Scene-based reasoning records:

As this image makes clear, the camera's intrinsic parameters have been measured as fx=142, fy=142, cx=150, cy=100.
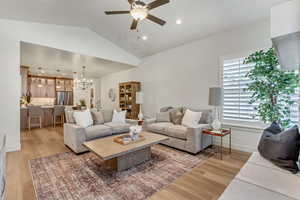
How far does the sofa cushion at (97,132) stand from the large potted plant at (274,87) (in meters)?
3.36

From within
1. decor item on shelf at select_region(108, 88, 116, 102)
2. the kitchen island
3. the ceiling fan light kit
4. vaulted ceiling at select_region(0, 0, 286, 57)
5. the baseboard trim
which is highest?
vaulted ceiling at select_region(0, 0, 286, 57)

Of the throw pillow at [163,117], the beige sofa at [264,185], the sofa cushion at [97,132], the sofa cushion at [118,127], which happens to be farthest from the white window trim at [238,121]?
the sofa cushion at [97,132]

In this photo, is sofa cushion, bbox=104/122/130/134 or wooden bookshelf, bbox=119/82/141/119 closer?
sofa cushion, bbox=104/122/130/134

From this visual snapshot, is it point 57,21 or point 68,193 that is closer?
point 68,193

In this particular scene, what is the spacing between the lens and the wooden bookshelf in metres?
5.83

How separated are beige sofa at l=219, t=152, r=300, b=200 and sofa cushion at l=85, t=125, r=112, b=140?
291 centimetres

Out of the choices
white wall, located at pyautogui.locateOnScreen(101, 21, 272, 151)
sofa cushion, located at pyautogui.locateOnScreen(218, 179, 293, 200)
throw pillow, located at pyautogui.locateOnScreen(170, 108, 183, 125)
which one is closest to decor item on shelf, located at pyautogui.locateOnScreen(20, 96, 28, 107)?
white wall, located at pyautogui.locateOnScreen(101, 21, 272, 151)

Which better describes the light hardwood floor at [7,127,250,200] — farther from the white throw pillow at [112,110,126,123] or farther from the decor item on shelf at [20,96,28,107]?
the decor item on shelf at [20,96,28,107]

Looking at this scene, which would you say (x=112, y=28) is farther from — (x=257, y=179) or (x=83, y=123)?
(x=257, y=179)

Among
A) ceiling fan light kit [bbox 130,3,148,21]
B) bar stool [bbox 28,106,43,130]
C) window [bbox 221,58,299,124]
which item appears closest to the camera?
ceiling fan light kit [bbox 130,3,148,21]

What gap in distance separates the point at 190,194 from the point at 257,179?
2.72ft

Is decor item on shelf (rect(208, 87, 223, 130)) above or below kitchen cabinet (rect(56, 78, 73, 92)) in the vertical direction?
below

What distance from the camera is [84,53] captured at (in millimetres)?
4305

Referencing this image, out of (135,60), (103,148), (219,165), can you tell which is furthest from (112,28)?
(219,165)
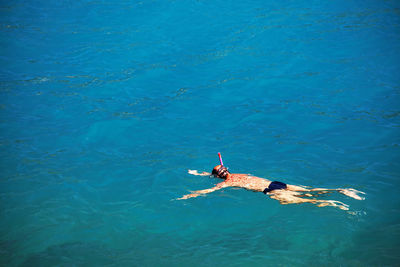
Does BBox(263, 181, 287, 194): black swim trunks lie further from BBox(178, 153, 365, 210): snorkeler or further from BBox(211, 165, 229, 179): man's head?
BBox(211, 165, 229, 179): man's head

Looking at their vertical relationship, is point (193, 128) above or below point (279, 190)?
below

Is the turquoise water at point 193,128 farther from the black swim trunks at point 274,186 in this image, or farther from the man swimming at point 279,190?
the black swim trunks at point 274,186

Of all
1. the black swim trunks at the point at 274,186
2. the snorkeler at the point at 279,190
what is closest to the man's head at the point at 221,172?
the snorkeler at the point at 279,190

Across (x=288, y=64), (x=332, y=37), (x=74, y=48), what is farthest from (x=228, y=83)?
(x=74, y=48)

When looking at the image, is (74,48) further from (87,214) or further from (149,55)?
(87,214)

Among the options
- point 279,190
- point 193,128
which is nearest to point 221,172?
point 279,190

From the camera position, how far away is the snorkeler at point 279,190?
7.14 metres

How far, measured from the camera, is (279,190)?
24.5ft

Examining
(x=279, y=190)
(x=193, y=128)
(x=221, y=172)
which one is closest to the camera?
(x=279, y=190)

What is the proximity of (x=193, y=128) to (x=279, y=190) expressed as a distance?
194 inches

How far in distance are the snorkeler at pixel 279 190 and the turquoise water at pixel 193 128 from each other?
0.27 meters

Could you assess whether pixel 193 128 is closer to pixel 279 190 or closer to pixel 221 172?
pixel 221 172

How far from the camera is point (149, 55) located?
1631 cm

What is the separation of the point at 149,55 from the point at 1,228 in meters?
10.5
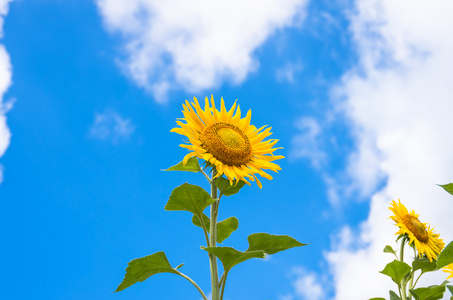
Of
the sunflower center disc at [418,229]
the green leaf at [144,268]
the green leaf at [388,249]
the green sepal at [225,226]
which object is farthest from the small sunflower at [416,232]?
the green leaf at [144,268]

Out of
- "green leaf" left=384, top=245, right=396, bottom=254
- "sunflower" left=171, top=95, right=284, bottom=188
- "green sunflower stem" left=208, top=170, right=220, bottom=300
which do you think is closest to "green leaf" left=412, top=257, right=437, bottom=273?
"green leaf" left=384, top=245, right=396, bottom=254

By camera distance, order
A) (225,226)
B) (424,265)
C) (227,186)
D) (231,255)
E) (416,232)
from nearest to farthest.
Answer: (231,255) < (227,186) < (225,226) < (424,265) < (416,232)

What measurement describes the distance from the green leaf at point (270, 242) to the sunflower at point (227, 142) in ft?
1.21

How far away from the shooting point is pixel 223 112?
348 cm

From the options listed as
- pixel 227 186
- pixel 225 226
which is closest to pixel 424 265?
pixel 225 226

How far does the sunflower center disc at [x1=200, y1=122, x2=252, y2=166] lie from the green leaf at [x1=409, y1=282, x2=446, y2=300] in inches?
93.1

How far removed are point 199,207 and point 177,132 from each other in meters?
0.53

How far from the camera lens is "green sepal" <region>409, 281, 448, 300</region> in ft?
14.0

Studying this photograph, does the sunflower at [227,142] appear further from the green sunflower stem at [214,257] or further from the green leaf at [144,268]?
the green leaf at [144,268]

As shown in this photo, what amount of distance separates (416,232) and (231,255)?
2.89 metres

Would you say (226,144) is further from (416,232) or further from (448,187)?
(416,232)

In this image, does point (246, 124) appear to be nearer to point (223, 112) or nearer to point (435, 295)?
point (223, 112)

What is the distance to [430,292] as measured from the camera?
4.29 m

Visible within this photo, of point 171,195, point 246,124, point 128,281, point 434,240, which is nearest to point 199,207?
point 171,195
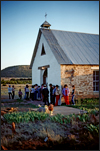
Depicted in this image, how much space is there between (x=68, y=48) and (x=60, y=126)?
9210 mm

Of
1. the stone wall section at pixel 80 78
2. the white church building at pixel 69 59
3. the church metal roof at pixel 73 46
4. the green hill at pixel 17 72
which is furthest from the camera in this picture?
the green hill at pixel 17 72

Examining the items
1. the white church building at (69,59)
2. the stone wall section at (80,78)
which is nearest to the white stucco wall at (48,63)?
the white church building at (69,59)

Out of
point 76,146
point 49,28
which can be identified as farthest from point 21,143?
point 49,28

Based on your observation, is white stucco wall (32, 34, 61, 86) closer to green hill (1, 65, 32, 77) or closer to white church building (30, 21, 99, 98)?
white church building (30, 21, 99, 98)

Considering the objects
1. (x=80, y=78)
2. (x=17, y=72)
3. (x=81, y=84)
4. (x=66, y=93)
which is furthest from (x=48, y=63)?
(x=17, y=72)

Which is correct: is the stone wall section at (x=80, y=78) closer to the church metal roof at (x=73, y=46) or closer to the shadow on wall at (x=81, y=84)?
the shadow on wall at (x=81, y=84)

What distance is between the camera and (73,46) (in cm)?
1520

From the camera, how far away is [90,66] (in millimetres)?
13922

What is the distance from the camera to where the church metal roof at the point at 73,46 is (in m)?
13.7

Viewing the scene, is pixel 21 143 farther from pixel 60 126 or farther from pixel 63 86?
pixel 63 86

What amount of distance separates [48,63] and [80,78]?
2974 millimetres

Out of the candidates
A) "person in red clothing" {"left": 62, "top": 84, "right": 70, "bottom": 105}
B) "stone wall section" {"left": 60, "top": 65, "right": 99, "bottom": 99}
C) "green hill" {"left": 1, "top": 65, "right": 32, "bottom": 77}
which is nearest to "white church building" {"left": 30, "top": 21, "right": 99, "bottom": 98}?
"stone wall section" {"left": 60, "top": 65, "right": 99, "bottom": 99}

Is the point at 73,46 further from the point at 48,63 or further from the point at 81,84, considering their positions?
the point at 81,84

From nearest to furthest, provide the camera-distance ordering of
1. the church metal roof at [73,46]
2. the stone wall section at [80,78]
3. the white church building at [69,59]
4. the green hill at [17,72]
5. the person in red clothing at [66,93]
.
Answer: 1. the person in red clothing at [66,93]
2. the stone wall section at [80,78]
3. the white church building at [69,59]
4. the church metal roof at [73,46]
5. the green hill at [17,72]
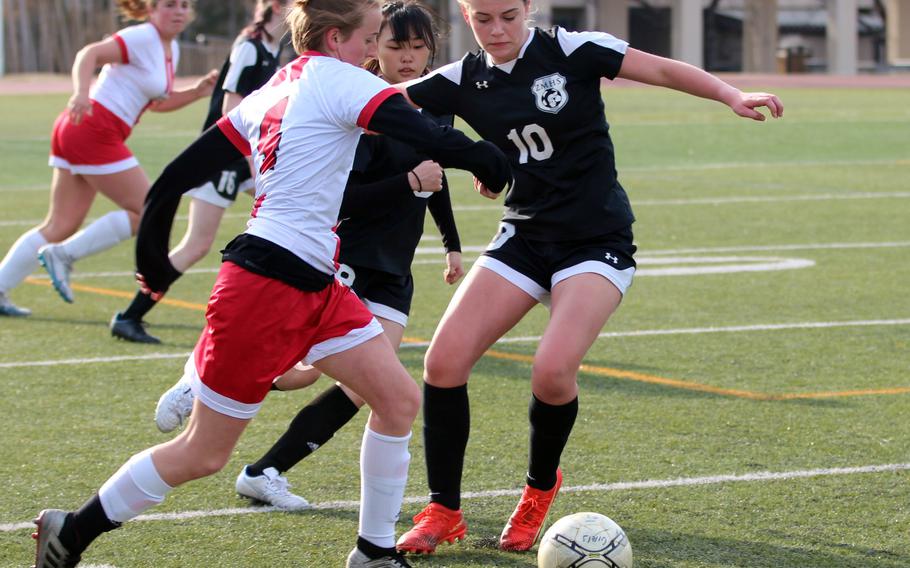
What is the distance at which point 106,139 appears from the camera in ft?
28.2

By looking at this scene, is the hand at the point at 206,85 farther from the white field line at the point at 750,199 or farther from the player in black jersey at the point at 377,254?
the white field line at the point at 750,199

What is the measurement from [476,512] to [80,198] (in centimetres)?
492

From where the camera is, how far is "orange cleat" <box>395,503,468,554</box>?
14.4ft

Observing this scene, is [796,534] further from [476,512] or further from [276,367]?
[276,367]

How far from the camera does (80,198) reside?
29.0 feet

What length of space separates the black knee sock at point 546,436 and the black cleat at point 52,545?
5.08ft

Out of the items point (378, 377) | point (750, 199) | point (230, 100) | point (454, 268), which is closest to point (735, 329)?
point (230, 100)

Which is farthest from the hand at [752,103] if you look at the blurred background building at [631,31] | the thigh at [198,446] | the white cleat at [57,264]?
the blurred background building at [631,31]

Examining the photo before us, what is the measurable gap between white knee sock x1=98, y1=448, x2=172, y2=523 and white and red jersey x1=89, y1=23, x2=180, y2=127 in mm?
5115

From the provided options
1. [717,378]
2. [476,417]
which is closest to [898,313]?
[717,378]

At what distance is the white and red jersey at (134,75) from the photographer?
8.54 meters

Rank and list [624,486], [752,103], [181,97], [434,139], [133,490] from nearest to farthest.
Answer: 1. [434,139]
2. [133,490]
3. [752,103]
4. [624,486]
5. [181,97]

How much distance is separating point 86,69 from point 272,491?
4.41 m

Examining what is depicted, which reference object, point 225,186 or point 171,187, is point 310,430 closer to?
point 171,187
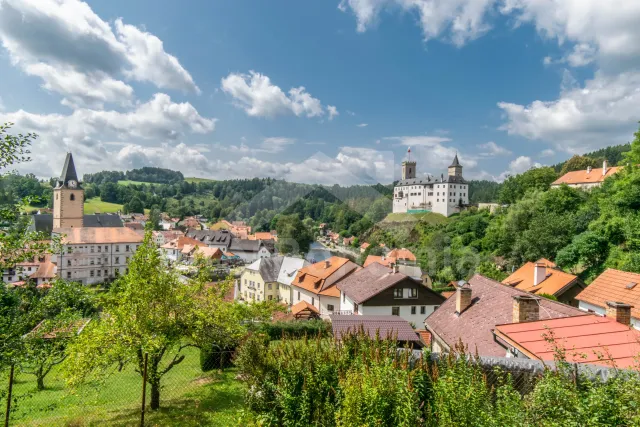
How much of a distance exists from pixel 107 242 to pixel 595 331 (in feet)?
207

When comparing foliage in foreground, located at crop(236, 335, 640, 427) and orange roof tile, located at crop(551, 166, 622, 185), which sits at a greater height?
orange roof tile, located at crop(551, 166, 622, 185)

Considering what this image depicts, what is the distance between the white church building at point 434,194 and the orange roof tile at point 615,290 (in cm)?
6562

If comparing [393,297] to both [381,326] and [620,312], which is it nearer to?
[381,326]

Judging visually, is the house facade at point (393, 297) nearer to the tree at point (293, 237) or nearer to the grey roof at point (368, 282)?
the grey roof at point (368, 282)

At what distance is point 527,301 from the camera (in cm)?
1162

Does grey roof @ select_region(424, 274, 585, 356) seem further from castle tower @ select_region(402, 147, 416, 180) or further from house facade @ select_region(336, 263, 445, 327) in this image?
castle tower @ select_region(402, 147, 416, 180)

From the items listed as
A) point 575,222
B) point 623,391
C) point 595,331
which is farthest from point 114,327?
point 575,222

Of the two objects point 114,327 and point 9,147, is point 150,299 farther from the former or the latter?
point 9,147

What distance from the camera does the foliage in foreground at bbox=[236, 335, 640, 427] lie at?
4441mm

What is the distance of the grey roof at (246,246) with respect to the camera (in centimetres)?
8050

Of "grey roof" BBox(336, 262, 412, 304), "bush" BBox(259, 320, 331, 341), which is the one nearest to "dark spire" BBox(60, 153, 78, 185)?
"grey roof" BBox(336, 262, 412, 304)

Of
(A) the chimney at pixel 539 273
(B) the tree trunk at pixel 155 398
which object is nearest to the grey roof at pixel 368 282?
(A) the chimney at pixel 539 273

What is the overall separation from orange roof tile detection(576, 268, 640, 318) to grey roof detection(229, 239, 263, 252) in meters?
67.8

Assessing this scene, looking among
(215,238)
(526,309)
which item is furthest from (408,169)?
(526,309)
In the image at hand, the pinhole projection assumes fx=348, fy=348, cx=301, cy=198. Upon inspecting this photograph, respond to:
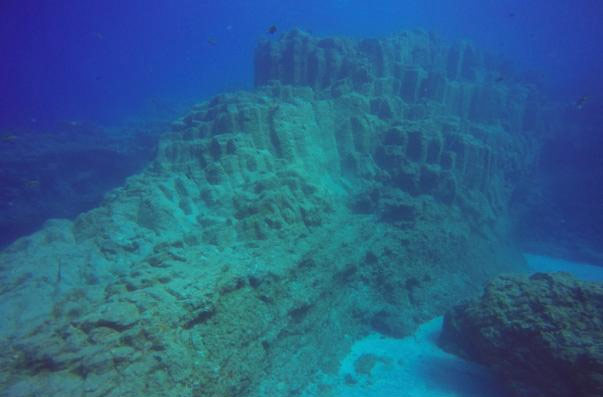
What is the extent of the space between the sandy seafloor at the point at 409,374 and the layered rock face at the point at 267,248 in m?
0.35

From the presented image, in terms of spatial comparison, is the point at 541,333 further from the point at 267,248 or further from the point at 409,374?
the point at 267,248

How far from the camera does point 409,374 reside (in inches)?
280

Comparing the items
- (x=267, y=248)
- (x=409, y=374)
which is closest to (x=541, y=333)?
(x=409, y=374)

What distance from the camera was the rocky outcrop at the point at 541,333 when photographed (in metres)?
5.16

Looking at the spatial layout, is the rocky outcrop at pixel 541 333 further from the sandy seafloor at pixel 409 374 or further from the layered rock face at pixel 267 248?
the layered rock face at pixel 267 248

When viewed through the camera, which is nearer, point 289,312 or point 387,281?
point 289,312

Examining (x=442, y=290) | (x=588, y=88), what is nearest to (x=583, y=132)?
(x=588, y=88)

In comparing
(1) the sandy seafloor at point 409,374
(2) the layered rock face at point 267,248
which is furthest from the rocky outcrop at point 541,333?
(2) the layered rock face at point 267,248

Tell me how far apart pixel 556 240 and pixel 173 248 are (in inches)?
650

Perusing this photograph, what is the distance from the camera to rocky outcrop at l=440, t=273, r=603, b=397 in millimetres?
5160

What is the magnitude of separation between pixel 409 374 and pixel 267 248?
395cm

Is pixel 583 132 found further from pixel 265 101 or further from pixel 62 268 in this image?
pixel 62 268

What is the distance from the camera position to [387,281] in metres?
8.71

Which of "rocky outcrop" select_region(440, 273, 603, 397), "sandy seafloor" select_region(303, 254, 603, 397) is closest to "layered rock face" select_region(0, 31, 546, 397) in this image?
"sandy seafloor" select_region(303, 254, 603, 397)
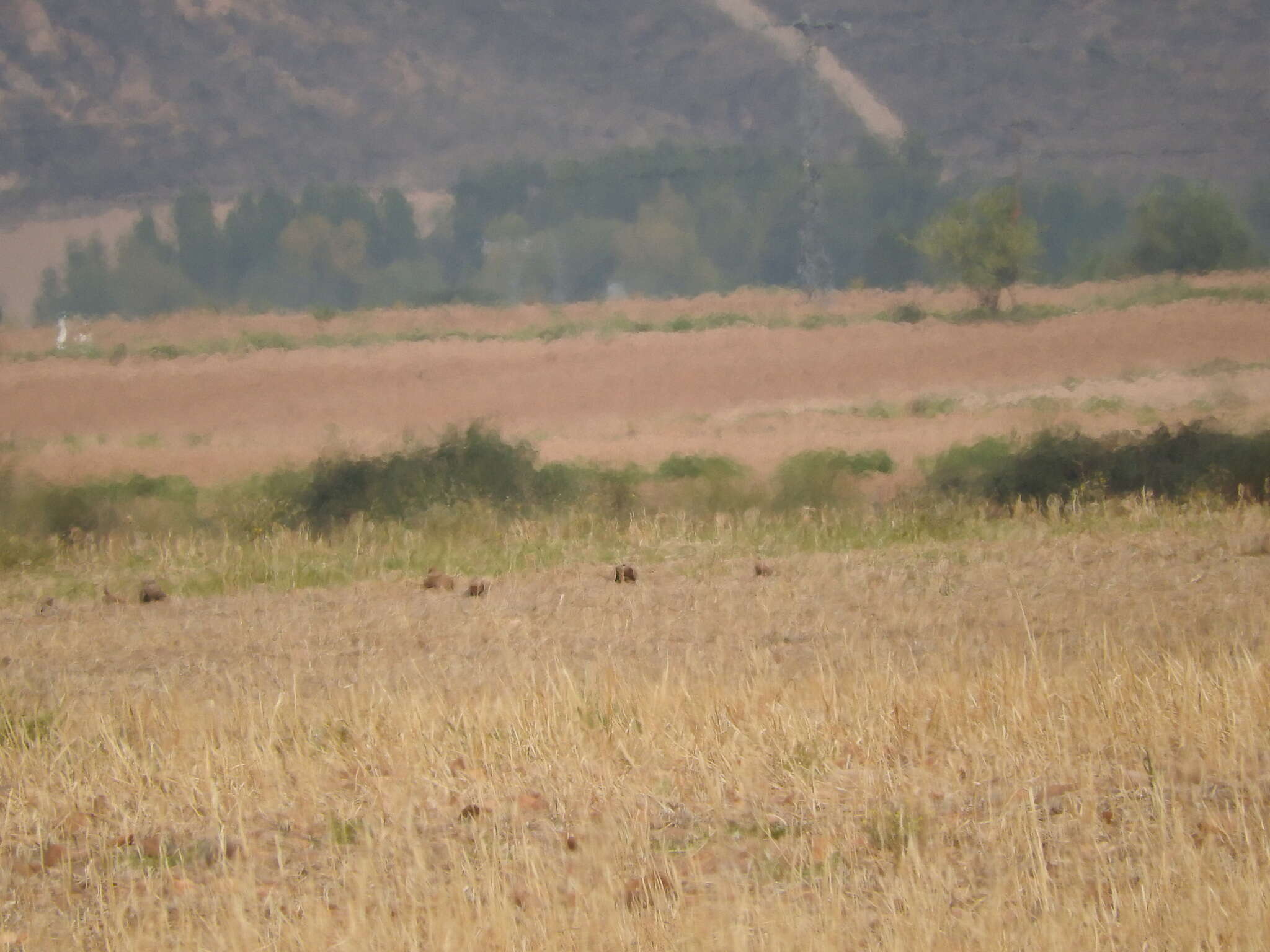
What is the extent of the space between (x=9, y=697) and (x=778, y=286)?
34.7 meters

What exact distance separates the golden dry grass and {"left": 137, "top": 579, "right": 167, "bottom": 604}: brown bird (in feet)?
7.69

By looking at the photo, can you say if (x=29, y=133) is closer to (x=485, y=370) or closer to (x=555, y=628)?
(x=485, y=370)

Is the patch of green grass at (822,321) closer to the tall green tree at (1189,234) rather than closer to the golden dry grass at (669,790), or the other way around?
the tall green tree at (1189,234)

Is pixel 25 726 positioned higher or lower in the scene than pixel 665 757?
lower

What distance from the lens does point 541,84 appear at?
59.5 m

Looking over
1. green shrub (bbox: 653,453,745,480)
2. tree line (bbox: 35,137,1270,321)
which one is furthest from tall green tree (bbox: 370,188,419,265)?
green shrub (bbox: 653,453,745,480)

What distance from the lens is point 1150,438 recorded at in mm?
18109

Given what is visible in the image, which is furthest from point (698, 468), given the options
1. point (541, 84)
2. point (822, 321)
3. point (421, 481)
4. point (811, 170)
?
point (541, 84)

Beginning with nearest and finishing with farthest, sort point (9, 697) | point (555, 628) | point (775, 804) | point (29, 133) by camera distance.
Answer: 1. point (775, 804)
2. point (9, 697)
3. point (555, 628)
4. point (29, 133)

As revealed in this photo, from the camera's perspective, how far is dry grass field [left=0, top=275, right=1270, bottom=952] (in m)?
4.20

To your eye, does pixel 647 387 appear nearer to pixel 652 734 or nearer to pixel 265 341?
pixel 265 341

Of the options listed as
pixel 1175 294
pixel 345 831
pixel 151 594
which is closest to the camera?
pixel 345 831

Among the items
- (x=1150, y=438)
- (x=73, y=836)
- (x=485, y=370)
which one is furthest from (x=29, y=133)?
(x=73, y=836)

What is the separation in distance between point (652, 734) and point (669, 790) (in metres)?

WRITTEN INSTRUCTION → Show each line of the listing above that contains the word "ceiling".

WRITTEN SOLUTION →
3. the ceiling fan light kit
4. vaulted ceiling at select_region(0, 0, 286, 57)
vaulted ceiling at select_region(0, 0, 286, 57)
A) ceiling fan light kit [bbox 130,3,148,21]
ceiling fan light kit [bbox 130,3,148,21]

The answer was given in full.